_What needs to be done:_ Exactly and only the lines from the one containing "Which item from" through the close of the entries below are to be set down.
# # # # #
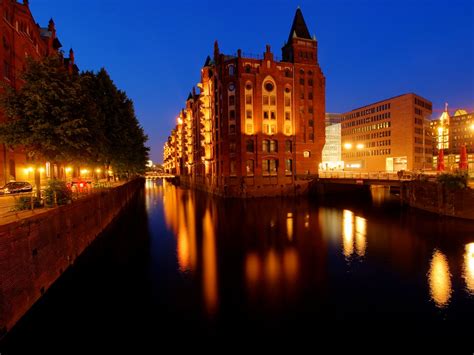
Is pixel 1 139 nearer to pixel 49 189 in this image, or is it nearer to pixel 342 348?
pixel 49 189

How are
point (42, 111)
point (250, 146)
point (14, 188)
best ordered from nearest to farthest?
point (42, 111) < point (14, 188) < point (250, 146)

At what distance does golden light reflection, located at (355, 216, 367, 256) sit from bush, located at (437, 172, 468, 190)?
10333 mm

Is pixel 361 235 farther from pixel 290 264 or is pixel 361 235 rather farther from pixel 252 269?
pixel 252 269

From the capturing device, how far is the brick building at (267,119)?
60969 mm

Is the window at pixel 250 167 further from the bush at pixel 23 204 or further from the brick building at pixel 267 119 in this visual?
the bush at pixel 23 204

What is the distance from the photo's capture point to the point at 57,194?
742 inches

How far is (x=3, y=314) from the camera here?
1095 cm

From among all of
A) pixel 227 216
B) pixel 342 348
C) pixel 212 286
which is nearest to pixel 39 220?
pixel 212 286

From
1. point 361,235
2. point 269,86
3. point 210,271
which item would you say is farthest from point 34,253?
point 269,86

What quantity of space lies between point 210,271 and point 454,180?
31297mm

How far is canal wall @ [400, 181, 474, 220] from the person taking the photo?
33.5 meters

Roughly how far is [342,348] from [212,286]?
8.22m

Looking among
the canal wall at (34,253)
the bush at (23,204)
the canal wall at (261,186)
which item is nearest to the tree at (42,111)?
the bush at (23,204)

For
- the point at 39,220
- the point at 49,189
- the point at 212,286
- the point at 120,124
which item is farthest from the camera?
the point at 120,124
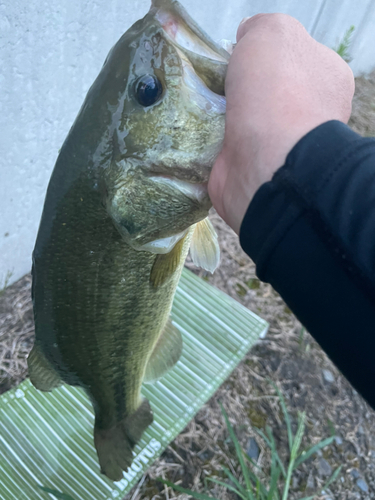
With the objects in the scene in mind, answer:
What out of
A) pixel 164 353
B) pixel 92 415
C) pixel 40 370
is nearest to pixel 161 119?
pixel 40 370

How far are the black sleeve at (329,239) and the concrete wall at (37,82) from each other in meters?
1.27

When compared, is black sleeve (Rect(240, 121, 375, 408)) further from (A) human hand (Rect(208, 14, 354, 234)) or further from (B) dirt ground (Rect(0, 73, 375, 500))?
(B) dirt ground (Rect(0, 73, 375, 500))

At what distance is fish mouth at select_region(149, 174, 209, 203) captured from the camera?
29.6 inches

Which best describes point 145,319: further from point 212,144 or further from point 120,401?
point 212,144

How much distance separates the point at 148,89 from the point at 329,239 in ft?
1.40

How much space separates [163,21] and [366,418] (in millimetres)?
1978

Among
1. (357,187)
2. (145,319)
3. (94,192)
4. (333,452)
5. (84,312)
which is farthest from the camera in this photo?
(333,452)

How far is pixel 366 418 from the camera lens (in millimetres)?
1915

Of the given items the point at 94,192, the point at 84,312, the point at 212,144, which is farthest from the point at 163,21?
the point at 84,312

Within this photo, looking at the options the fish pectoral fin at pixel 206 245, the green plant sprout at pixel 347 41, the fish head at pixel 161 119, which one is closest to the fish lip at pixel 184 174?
the fish head at pixel 161 119

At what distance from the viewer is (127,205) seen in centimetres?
77

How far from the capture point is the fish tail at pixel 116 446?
4.13 feet

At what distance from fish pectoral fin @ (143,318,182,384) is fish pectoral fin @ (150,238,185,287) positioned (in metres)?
0.42

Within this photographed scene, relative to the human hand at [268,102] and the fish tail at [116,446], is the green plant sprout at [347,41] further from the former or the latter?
the fish tail at [116,446]
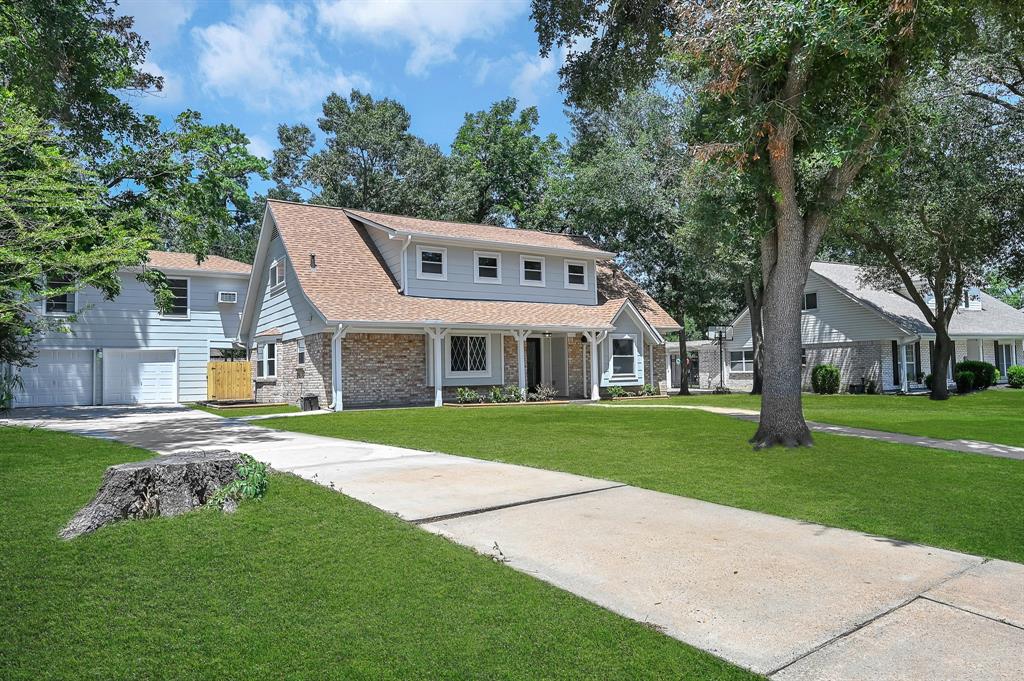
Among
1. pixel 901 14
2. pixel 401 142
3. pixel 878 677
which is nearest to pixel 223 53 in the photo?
pixel 901 14

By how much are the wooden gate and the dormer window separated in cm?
284

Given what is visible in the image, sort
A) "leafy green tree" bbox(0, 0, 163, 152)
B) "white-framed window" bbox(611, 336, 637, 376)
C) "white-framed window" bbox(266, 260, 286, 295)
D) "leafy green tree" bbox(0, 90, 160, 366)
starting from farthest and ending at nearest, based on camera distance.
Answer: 1. "white-framed window" bbox(611, 336, 637, 376)
2. "white-framed window" bbox(266, 260, 286, 295)
3. "leafy green tree" bbox(0, 0, 163, 152)
4. "leafy green tree" bbox(0, 90, 160, 366)

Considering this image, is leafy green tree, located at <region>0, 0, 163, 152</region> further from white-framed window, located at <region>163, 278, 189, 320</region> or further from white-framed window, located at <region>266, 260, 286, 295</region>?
white-framed window, located at <region>163, 278, 189, 320</region>

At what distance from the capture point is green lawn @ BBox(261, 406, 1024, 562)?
5895 millimetres

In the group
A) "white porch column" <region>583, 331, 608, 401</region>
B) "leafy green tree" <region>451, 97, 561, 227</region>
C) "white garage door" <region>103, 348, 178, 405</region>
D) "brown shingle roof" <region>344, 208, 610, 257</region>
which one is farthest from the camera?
"leafy green tree" <region>451, 97, 561, 227</region>

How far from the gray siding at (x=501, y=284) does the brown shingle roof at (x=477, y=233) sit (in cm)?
53

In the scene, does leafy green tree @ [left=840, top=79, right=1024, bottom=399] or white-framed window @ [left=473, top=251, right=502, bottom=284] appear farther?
white-framed window @ [left=473, top=251, right=502, bottom=284]

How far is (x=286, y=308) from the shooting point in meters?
22.4

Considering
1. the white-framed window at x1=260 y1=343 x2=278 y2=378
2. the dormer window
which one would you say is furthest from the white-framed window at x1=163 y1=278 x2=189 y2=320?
the dormer window

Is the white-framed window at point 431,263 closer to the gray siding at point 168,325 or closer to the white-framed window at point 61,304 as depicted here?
the gray siding at point 168,325

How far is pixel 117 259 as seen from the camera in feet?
32.7

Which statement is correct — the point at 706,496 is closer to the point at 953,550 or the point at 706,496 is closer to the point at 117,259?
the point at 953,550

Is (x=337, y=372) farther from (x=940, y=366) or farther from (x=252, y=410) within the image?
(x=940, y=366)

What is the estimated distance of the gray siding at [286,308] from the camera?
20641 millimetres
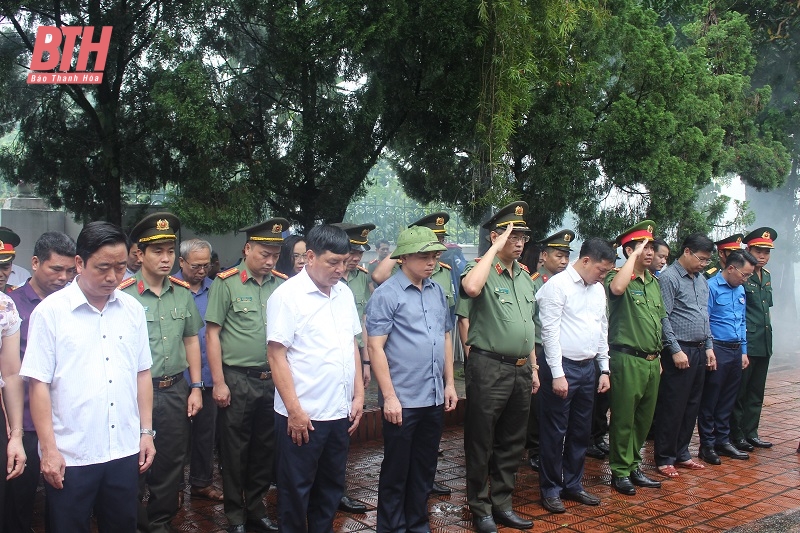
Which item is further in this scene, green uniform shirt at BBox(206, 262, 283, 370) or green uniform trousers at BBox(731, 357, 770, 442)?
green uniform trousers at BBox(731, 357, 770, 442)

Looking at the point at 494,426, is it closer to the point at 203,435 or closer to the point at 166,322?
the point at 203,435

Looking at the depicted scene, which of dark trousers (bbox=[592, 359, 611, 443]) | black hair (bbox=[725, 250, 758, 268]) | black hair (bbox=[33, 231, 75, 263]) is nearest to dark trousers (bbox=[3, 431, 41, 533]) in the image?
black hair (bbox=[33, 231, 75, 263])

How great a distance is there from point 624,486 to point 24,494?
13.0 feet

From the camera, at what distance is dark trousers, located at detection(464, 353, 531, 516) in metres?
4.93

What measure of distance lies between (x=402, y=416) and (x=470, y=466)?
2.70 ft

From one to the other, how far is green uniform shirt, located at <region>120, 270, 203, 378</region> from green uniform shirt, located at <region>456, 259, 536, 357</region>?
5.59ft

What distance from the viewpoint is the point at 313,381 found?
396cm

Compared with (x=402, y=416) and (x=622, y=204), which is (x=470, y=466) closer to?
(x=402, y=416)

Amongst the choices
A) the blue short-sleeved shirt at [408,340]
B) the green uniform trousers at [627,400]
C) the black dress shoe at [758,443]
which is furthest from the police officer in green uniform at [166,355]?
the black dress shoe at [758,443]

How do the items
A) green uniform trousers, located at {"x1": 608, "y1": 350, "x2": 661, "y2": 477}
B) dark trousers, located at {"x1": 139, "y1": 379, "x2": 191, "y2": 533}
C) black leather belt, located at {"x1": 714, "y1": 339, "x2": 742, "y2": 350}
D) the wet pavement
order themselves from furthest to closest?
black leather belt, located at {"x1": 714, "y1": 339, "x2": 742, "y2": 350}
green uniform trousers, located at {"x1": 608, "y1": 350, "x2": 661, "y2": 477}
the wet pavement
dark trousers, located at {"x1": 139, "y1": 379, "x2": 191, "y2": 533}

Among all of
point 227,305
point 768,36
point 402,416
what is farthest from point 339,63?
point 768,36

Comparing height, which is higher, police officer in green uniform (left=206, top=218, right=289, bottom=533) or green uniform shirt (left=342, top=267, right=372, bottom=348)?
green uniform shirt (left=342, top=267, right=372, bottom=348)

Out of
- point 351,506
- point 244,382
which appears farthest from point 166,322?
point 351,506

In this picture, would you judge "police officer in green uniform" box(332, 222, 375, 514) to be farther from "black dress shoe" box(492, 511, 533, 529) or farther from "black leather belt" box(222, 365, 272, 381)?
"black dress shoe" box(492, 511, 533, 529)
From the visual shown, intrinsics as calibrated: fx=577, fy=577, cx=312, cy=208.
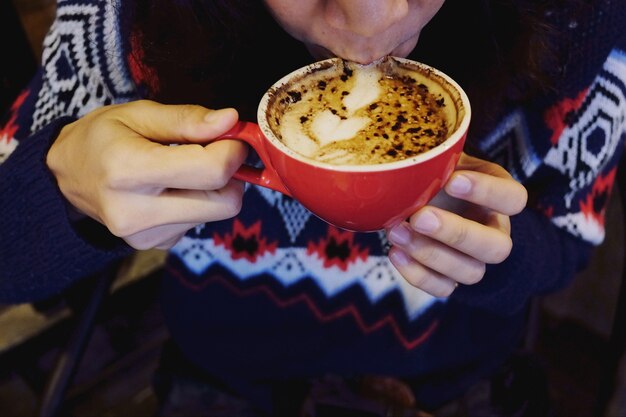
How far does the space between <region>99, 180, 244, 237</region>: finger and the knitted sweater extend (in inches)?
7.5

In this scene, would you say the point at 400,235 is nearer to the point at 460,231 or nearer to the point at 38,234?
the point at 460,231

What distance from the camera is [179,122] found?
749 millimetres

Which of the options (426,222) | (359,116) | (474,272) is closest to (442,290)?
(474,272)

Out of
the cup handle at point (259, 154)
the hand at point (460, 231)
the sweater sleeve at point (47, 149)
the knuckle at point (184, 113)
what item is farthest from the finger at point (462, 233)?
the sweater sleeve at point (47, 149)

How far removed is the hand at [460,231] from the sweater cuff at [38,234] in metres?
0.48

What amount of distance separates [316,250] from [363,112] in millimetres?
453

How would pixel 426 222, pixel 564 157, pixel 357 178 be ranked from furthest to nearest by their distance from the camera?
pixel 564 157 < pixel 426 222 < pixel 357 178

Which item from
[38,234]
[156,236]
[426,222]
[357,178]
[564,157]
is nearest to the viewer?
[357,178]

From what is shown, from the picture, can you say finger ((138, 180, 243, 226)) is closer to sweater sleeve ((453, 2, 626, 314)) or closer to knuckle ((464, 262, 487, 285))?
knuckle ((464, 262, 487, 285))

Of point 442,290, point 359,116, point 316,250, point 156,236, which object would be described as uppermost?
Result: point 359,116

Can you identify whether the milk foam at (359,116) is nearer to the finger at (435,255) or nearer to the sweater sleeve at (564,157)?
the finger at (435,255)

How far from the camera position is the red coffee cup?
25.9 inches

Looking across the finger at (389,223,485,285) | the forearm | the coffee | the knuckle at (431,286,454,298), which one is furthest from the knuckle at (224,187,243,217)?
the forearm

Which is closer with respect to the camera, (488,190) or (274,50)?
(488,190)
# # # # #
_Solution to this exercise:_
Which item from
[38,234]
[156,236]
[426,222]
[357,178]
[564,157]
is nearest to the viewer?
[357,178]

From what is shown, from the picture, can you say finger ((138, 180, 243, 226)) is closer to sweater sleeve ((453, 2, 626, 314)) or closer to knuckle ((464, 262, 487, 285))?
knuckle ((464, 262, 487, 285))

Of point 442,290, point 359,116, point 316,250, point 156,236, which object would be described as uppermost?
Result: point 359,116

Can you identify whether the milk foam at (359,116) is nearer to the finger at (435,255) or nearer to the sweater sleeve at (564,157)?
the finger at (435,255)

How far from the camera position is the red coffee cup?
25.9 inches

Looking across the finger at (389,223,485,285) | the forearm | the coffee | the knuckle at (431,286,454,298), which one is furthest from the knuckle at (224,187,243,217)?
the forearm

Which is closer with respect to the camera, (488,190) or (274,50)?
(488,190)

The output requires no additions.